As your business grows, you may toy with the idea of offering a small number of shares to key employees to keep them attached to the business. This can motivate staff and offers them a stake in the business that they are working so hard to build.
This may sound straightforward, but problems can arise. For example, what happens if you receive an offer for your business that can’t be refused? Having to deal with each shareholder before negotiations can begin could take a long time and may deter potential buyers. So what can be done?
SmallBusiness.co.uk teamed up with Gemma Taaffe of Sherrards Solicitors to give you this beginner’s guide to share schemes:
Planning ahead is key if you want to avoid potential complications. The easiest mistake is to have granted the shares to an employee without retaining control over the voting rights if you want to sell the company.
In that case, a potential bidder would have to deal with various minority shareholders in order to buy the company outright. Balancing the need to negotiate the deal in secret while keeping minority shareholders informed could be a headache.

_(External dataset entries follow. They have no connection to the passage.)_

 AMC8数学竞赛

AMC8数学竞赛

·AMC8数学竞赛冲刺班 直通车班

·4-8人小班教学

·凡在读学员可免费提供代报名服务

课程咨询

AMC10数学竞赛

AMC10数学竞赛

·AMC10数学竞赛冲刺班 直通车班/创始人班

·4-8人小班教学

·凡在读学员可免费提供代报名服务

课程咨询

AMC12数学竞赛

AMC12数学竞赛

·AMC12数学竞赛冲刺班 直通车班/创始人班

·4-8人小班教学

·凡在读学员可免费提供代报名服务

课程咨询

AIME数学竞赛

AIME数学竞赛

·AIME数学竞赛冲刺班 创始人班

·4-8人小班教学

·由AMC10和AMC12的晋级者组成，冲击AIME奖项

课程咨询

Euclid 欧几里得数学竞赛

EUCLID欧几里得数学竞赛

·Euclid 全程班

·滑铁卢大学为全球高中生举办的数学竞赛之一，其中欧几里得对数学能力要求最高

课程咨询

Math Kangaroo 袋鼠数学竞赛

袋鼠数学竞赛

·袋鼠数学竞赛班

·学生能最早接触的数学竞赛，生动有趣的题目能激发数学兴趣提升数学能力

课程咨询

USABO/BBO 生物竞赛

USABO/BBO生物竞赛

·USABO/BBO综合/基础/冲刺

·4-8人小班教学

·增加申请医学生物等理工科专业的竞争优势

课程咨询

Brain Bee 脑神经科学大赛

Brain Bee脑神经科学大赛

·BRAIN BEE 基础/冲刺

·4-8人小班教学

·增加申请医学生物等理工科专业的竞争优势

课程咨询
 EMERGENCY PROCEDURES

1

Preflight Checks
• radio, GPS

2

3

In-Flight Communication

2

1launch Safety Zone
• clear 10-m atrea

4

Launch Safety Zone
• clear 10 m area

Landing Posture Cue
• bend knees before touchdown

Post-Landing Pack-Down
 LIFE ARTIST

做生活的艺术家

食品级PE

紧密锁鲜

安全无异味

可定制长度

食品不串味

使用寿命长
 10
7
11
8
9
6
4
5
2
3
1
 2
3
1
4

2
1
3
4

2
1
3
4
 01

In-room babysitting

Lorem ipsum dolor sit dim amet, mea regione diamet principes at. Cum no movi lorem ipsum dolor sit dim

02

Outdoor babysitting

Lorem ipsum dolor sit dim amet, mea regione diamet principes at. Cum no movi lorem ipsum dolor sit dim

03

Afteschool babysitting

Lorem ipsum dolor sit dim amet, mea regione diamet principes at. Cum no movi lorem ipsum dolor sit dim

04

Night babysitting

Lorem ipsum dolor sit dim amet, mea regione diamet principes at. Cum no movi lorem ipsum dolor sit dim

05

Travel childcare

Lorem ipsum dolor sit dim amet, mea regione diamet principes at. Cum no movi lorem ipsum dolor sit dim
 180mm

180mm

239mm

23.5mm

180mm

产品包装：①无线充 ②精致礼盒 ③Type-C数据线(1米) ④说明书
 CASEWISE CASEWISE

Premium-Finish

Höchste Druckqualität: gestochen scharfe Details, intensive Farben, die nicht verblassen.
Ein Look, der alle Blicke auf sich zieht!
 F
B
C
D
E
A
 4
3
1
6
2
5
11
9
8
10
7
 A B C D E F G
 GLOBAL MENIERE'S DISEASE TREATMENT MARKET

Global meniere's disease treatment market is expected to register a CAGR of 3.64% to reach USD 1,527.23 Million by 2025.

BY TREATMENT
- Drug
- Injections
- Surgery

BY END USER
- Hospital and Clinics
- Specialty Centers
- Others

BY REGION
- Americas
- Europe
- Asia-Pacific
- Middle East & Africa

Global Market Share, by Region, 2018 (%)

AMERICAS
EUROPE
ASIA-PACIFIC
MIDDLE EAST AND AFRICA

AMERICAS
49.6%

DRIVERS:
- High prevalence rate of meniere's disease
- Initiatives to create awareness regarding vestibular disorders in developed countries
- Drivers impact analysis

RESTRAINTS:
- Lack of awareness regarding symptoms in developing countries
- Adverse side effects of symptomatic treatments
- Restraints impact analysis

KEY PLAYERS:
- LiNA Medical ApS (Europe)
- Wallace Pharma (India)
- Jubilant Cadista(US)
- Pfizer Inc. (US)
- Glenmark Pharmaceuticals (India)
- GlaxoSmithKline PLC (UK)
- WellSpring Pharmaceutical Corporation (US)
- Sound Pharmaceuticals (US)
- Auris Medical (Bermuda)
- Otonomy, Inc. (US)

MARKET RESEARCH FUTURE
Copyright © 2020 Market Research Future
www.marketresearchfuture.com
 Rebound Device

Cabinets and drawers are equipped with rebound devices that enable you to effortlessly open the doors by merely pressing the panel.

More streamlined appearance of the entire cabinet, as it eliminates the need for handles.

Share schemes are becoming more and more popular as a result of the favourable tax treatment that is available for both the company and for the employees. The schemes usually favoured by business owners are those that tie employees to the future growth of the company by granting them the right to purchase shares in the future rather than at the outset.
In this way the employees and business owners alike can feel like the shares that have been granted have been earned, rather than handed out.
A good share scheme will be governed by a robust set of rules that will set out the conditions on which the shares are issued. Such rules might include:
- The date on which employee share option-holders will be entitled to buy their shares – this may be tied to a length of service condition or the condition that the employee meets certain medium or long-term performance targets.
- Employees might be given the option to buy shares in stages, to guard against them getting the maximum amount of shares at the outset and then ‘taking their foot off the pedal’.
- If you sell the company employee share option holders can be required to sell out to the favoured bidder – so long as they are offered the same price for each of their shares as the majority owner is offered for each of his. This ensures that the eventual buyer ends up with 100 per cent of the shares.
When it comes to share schemes, the bottom line is to think of these issues in advance and plan well ahead. By granting share options to your key employees, you can enjoy the benefits of a motivated workforce without jeopardising the sale of your company at a later date.
NB: Sherrards is regulated by the Law Society. The information in this article is correct at the time of publication. Every care is taken in the preparation of this article. However, no responsibility can be accepted for any person who acts on the basis of information contained in it. You are recommended to obtain specific advice in respect of individual cases.